Designing a good User Interface is a complex process and to better understand what does UI mean, let’s take a closer look into the process of creating one:
How is great User Interface created?
It is impossible to create an ideal User Interface without deep understanding of its future users, their goals and abilities of using software, for which the UI design is being planned. This information is vital and much needed to create the visual side of the system.
1. User research
The team behind the design needs to find out who will be the end customer of their product and in what ways they are going to use it. They need to research and understand the users’ needs and the problems that they might encounter. The UI designers also need to know how advanced are the users’ skills and knowledge when it comes to using the systems.
This stage is extremely important to the whole process because good and comprehensive research maximises the future success of the User Interface.
2. Design and Prototyping
When all the research is done and the information is compiled and ready to be used, the team now can move on to the creative part of the process. First they create sketches and wireframes, which define the overall view of the design. They can be easily changed or revised, which is often the case at this stage.
Based on the final sketches, the team starts to create a prototype of the final design. While the prototype hasn’t got the full functionality of the end product, it usually gives the researchers / customers / users the ability to check the functionality of the design by clicking on certain elements and therefore simulate how the end product will work. It is still relatively easy to make some changes at this stage.
The prototyping stage is not obligatory in the process of creation of UI, however it is invaluable in case of the more complex applications. The final step in this stage is creating mockups. These provide the first view of all graphic elements that will be used in the end product.
The evaluation process actually takes place throughout the whole UI design, from the very beginning of creating first sketches to the very end when the customer is shown the final design. The project is constantly reviewed and adapted to provide better experience for the users and also to fulfill goals of the future owners of the product.
The most important evaluation takes place when the final design is in place to make sure that all of the ideas and instructions have been properly fulfilled and that the whole design hasn’t got any errors or mistakes, which will be much harder to remove after the development process has started.
What is the difference between UX and UI?
The process of creating the perfect UI is extremely important as this is the only part of the system that customers can actually lay their eye on, however without a good and comprehensive User Experience (UX) Design even the best UI can fail. While UI designers concentrate on how the end product looks, the UX designers need to comprehend how the product feels to users.
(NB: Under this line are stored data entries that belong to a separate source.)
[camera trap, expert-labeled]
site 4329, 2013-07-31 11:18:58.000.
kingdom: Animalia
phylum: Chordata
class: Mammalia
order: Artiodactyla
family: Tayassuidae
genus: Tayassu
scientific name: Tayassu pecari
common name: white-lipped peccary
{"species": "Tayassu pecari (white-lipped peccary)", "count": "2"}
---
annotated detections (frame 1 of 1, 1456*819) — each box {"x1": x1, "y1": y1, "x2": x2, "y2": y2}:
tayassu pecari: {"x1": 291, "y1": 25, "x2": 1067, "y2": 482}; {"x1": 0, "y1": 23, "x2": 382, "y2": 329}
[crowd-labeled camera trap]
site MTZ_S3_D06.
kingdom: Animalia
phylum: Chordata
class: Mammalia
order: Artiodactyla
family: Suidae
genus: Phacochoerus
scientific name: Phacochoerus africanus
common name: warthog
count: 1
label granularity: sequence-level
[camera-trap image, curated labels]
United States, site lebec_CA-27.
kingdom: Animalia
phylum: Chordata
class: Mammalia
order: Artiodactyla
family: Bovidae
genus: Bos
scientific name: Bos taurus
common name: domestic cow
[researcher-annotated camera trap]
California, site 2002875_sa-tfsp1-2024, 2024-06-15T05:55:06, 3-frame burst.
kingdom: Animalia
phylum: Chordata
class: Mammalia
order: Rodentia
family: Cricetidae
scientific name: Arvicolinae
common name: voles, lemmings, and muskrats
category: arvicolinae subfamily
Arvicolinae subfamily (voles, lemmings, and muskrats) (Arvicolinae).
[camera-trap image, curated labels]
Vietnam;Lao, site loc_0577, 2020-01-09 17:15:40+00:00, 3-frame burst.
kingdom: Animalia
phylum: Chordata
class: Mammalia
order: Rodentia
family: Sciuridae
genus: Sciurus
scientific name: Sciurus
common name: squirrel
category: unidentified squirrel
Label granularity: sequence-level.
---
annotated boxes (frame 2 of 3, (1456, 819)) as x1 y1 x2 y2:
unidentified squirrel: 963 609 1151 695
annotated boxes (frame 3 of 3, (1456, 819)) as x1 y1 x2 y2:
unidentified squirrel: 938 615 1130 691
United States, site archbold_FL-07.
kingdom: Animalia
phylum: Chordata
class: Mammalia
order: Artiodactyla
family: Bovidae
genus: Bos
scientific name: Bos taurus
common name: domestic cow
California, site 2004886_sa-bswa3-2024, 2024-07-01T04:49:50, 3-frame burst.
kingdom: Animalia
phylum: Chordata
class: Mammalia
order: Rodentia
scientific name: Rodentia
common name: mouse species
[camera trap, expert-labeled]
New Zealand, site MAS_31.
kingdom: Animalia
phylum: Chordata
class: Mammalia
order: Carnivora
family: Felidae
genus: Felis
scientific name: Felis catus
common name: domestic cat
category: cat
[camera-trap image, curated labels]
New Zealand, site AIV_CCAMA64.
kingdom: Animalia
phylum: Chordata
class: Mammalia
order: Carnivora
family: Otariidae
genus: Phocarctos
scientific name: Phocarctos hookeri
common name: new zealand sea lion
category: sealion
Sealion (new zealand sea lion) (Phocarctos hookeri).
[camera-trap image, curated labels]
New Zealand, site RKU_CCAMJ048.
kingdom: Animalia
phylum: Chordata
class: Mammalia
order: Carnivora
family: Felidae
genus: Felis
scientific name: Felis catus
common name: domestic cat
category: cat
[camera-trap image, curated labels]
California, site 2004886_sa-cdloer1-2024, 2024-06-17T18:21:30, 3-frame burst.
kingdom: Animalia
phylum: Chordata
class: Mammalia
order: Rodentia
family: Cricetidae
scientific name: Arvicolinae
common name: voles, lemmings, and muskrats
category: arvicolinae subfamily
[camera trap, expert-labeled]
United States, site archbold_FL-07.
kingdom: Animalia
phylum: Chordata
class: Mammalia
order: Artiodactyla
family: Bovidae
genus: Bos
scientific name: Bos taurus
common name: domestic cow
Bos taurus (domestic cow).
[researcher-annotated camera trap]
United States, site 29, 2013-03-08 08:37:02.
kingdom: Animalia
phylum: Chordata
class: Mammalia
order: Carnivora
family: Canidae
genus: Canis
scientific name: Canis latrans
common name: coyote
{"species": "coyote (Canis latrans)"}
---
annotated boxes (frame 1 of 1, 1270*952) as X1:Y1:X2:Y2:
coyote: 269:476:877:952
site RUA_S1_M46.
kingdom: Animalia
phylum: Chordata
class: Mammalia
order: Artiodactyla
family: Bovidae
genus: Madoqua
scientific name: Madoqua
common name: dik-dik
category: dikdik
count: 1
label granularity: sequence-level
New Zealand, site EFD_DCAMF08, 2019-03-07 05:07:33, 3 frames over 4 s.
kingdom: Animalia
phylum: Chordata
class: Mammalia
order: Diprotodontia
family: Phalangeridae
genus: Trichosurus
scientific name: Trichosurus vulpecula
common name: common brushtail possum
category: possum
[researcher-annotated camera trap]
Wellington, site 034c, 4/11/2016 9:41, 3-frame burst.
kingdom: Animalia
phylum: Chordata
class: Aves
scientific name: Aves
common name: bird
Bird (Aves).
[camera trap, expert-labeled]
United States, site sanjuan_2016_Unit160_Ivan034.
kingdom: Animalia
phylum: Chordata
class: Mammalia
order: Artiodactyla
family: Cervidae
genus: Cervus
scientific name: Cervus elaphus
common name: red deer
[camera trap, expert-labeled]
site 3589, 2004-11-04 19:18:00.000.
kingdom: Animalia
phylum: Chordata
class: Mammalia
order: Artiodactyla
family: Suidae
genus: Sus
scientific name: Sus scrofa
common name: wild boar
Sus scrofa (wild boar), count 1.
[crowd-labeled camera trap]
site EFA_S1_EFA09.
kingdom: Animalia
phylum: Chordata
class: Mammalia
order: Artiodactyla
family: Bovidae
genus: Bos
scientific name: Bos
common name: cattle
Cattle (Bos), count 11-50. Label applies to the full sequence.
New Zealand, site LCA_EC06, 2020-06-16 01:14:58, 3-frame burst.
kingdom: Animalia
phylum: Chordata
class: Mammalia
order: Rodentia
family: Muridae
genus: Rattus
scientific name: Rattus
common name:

They have to make sure that there is a logical flow between different parts of the design.
As you can see, even though the differences between UX and UI are quite significant, the two are also very similar when it comes to output. Therefore, it is common for the companies to combine roles of UI/UX designers as both processes should run simultaneously and fulfill each other requirements.
User Experience designers make the product useful for the users, while User Interface creators make it visually good looking and easy on the eye. Good UX layout can help users to easily and efficiently achieve their goals, when a beautiful UI can attach them emotionally to the product. If you want to know how UI designers create such works of art you can read our post on the topic.
Both UI and UX are extremely important in successful design, however these are not the only things to conducer while creating new software. In addition to UI and UX designers, the design team can also consists of an Interaction Designer who is responsible for any animation designs that are used in the project. Besides them, there can also be a Visual Designer who creates the small graphic details which are then added to the design by UI designers.
Front-end developers combine the efforts of all the designers mentioned above and “code everything together” to create a usable end product, which can be shown to the future owner.
This list is by all means non-exhaustive, as there are many people responsible for creating the software of the computer systems and applications that we use every day. Of course, the more complex the system is, the more people have to work to develop its elements.